:: SHORT PROBLEM 1 ::
Please copy the listing from the line with "this 630×380 image." up to and including the listing's last line, leaving the pictures out.
:: SHORT PROBLEM 2 ::
Go on with the email about card play in Python teaching, picking up after its last sentence.

:: PROVIDED PASSAGE ::
***

[Edu-sig] more card play

Edward Cherlin echerlin at gmail.com
Tue Nov 3 05:27:35 CET 2009


Cards: You are right on the merits for combinatory math, but you will
run into strong cultural aversions.

Reverse string in place with new iterator: There is a great deal more
of this. In the 1980s Hewlett-Packard built an APL system around such
transformations in place and lazy evaluation rules, including
matrix/table transpose, take, drop, catenate, laminate, and a number
of other transformations and combinations. I can probably dig out
Harry Saal's paper on the subject. Indeed, that and several others.

http://portal.acm.org/citation.cfm?id=801218&dl=GUIDE&coll=GUIDE&CFID=59626041&CFTOKEN=28525913
An APL compiler for the UNIX timesharing system

http://portal.acm.org/citation.cfm?id=586034&dl=GUIDE&coll=GUIDE&CFID=59626133&CFTOKEN=77609109
Considerations in the design of a compiler for APL

http://portal.acm.org/citation.cfm?id=804441
A software high performance APL interpreter

On Sun, Nov 1, 2009 at 19:55, kirby urner <kirby.urner at gmail.com> wrote:
> I'm becoming more enamored of the idea of using playing cards as a
> standard feature in my Python pedagogy and andragogy (means teaching
> adults).  Not only do we have the standard deck, but also Tarot which
> could get us more into text files, string substitution
> (string.Template) and so forth.
>
> Cards have all the elements
>
> Mathematically, a Deck suggests the difference between Cardinality
> (yes, a silly pun) and Ordinality.  You might imagine a deck in which
> you can't decipher the cards, don't know their "face value", and so
> have no clear idea of their ranking (ordinality).

***

Image annotation data:
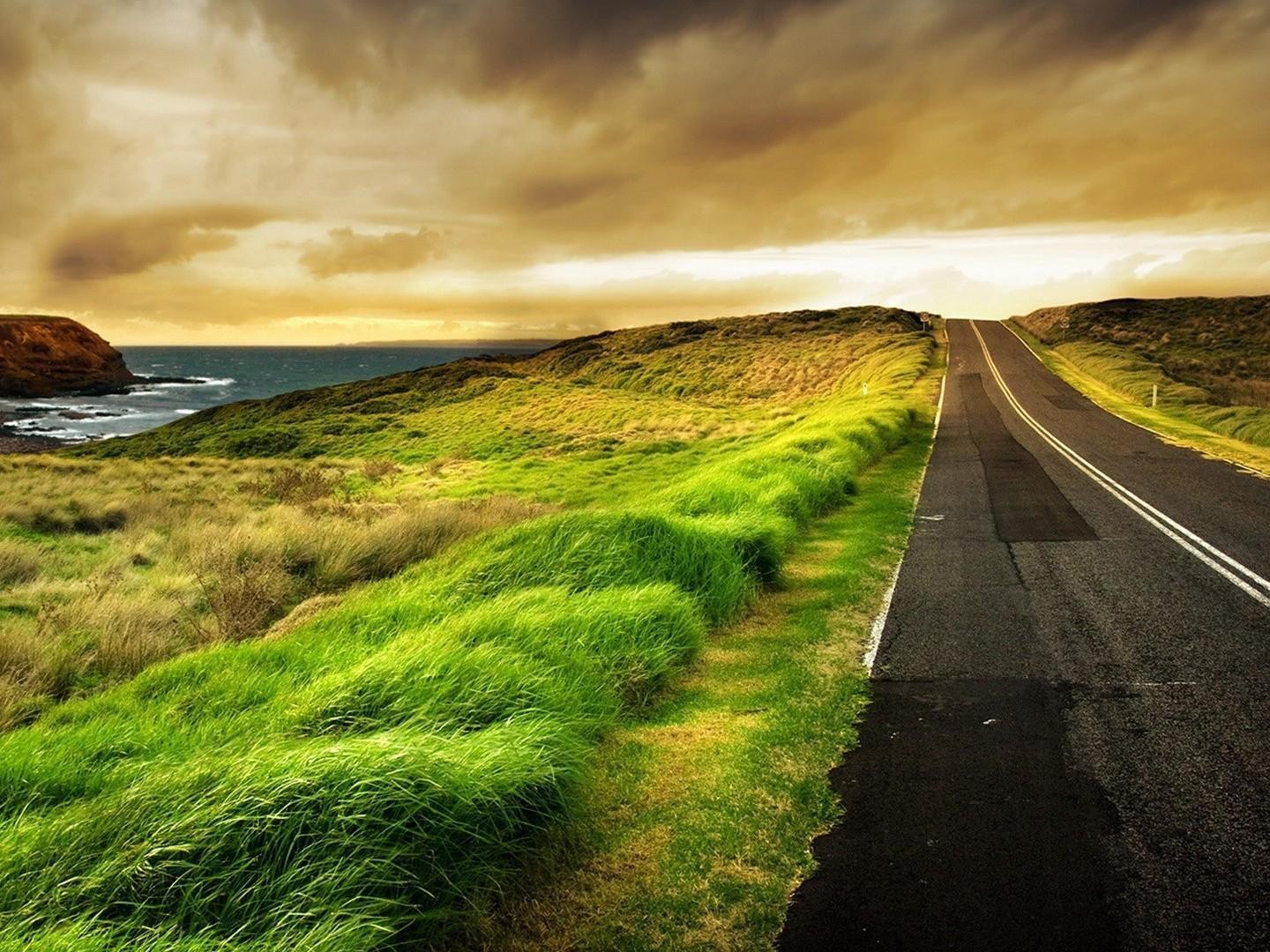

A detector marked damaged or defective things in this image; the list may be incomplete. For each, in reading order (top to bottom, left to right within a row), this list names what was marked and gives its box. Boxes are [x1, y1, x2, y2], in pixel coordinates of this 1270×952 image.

patched asphalt [777, 322, 1270, 952]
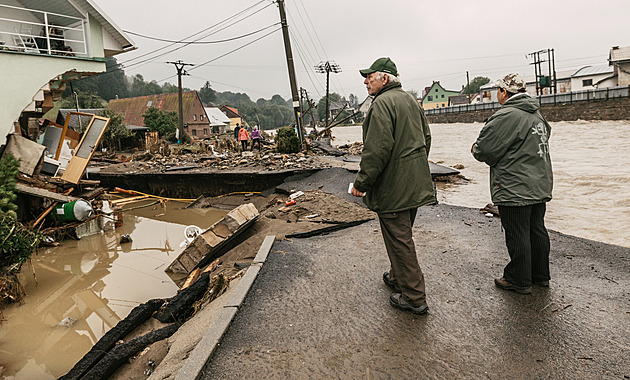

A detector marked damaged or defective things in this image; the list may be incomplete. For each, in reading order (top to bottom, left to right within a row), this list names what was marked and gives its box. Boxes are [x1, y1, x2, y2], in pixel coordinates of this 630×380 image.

broken asphalt slab [200, 205, 628, 380]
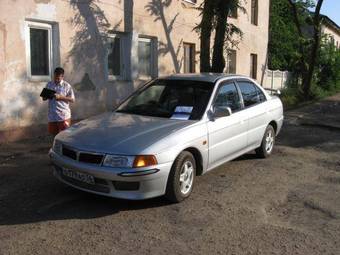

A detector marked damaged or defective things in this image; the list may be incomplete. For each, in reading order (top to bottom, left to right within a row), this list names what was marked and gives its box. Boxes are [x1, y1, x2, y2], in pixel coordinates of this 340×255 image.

cracked asphalt [0, 94, 340, 255]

***

:: RIGHT ANSWER 1 ::
A detector marked damaged or defective things in this image; the list may be incomplete. For each, in reading order (top to bottom, left to right within a row), this list names what was marked and gives its box. Boxes are [x1, y1, x2, y2], in pixel coordinates of this 630×380 image.

broken asphalt slab [200, 205, 628, 380]

A detector marked damaged or defective things in this image; the list may be incomplete. For each, in reading order (top to bottom, left to right within a row), this list names what was marked and gives its box. Boxes are [x1, y1, x2, y2], in pixel coordinates of this 340×255 image.

cracked asphalt [0, 94, 340, 255]

:: RIGHT ANSWER 2 ::
>
> On the other hand, you know which cards are the same and which are
> different across multiple decks (le'ts just say), which is the meaning
> of "cardinality" (difference without any implied ordering).
>
> Midhat Gazele dwells on this difference some in his book 'Number'.
> You might have a set of objects, say stones or wasp specimens, and a
> way of cataloging them that doesn't implement > or < or even ==.
> There is only the Python "is" and "is not" for determining of two
> objects have the same identity or not.  License plates on cars, proper
> names, have this purpose of distinguishing.
>
> However, very quickly just about any set beyond a certain size needs
> an ordering, perhaps simply alphabetical, so that one might flip
> through a lookup table in a hurry and get to the desired object.
> People used to use ledgers, thick books, for such cataloging.
>
> This is the beginning of data structuring or data structures.  The
> idea of "ordering" (ordinality) is very closely associated with that
> of cardinality.
>
> Anyway, over on Pyfora I was noticing a member suggesting reversing a
> string might be best accomplished by thestring[::-1], i.e. extended
> slicing with from the end to the beginning step with a step of -1.
> However PEP 322 suggests this will be inefficient compared a a built
> in function introduced in 2.4:  reversed.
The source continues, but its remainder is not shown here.